**Tasks to carry out:**
A. Please restate the VMware performance page starting with "4. If the host" and going on through "the new host.", swapping "DRS cluster" for "vSphere cluster".
B. On the VMware performance page, what free memory value shows that a host cannot handle the demand for memory?

Archive for Monitoring

VMware Performance and resolving Issues

CPU

A short spike in CPU usage indicates that you are making the best use of the host resources. However, if the value is constantly high, the host is probably lacking the CPU required to meet the demand. A high CPU usage value can lead to increased ready time and processor queuing of the virtual machines on the host.

If the CPU usage value for a virtual machine is above 90% and the CPU ready value is above 20%, performance is being impacted.

If performance is impacted, consider taking the actions listed below

Actions

  1. Verify that VMware Tools is installed on every virtual machine on the host.
  2. Set the CPU reservations for all high-priority virtual machines to guarantee that they receive the CPU cycles required.
  3. Reduce the number of virtual CPUs on a virtual machine to only the number required to execute the workload. For example, a single-threaded application on a four-way virtual machine only benefits from a single vCPU. But the hypervisor’s maintenance of the three idle vCPUs takes CPU cycles that could be used for other work.
  4. If the host is not already in a DRS cluster, add it to one. If the host is in a DRS cluster, increase the number of hosts and migrate one or more virtual machines onto the new host.
  5. Upgrade the physical CPUs or cores on the host if necessary
  6. Use the newest version of ESX/ESXi, and enable CPU-saving features such as TCP Segmentation Offload, large memory pages, and jumbo frames.

Memory

To ensure best performance, the host memory must be large enough to accommodate the active memory of the virtual machines. Note that the active memory can be smaller than the virtual machine memory size. This allows you to over-provision memory, but still ensures that the virtual machine active memory is smaller than the host memory.
Transient high-usage values usually do not cause performance degradation. For example, memory usage can be high when several virtual machines are started at the same time or when there is a spike in virtual machine workload. However, a consistently high memory usage value (94% or greater) indicates that the host is probably lacking the memory required to meet the demand. If the active memory size is the same as the granted memory size, demand for memory is greater than the memory resources available. If the active memory is consistently low, the memory size might be too large.
If the memory usage value is high, and the host has high ballooning or swapping, check the amount of free physical memory on the host. A free memory value of 6% or less indicates that the host cannot handle the demand for memory. This leads to memory reclamation which may degrade performance.
If the host has enough free memory, check the resource shares, reservation, and limit settings of the virtual machines and resource pools on the host. Verify that the host settings are adequate and not lower than those set for the virtual machines.

**Collected data:**
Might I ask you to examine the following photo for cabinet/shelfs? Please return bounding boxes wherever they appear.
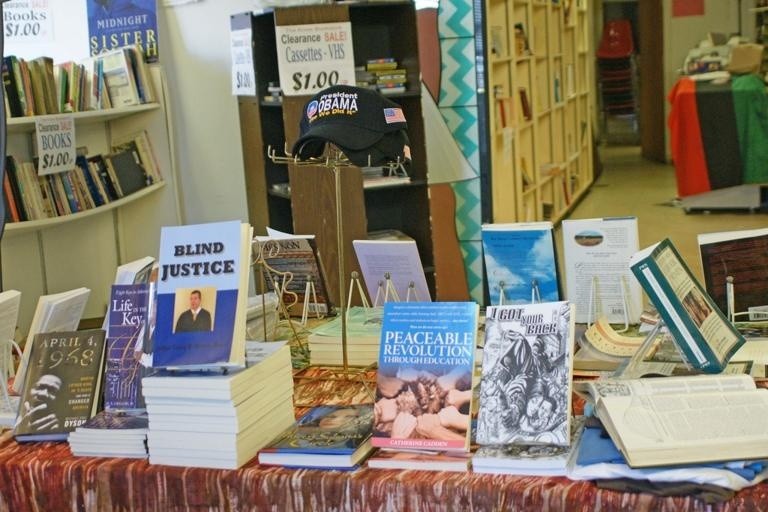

**Answers for the exercise:**
A.
4. If the host is not already in a vSphere cluster, add it to one. If the host is in a vSphere cluster, increase the number of hosts and migrate one or more virtual machines onto the new host.

B. 6% or less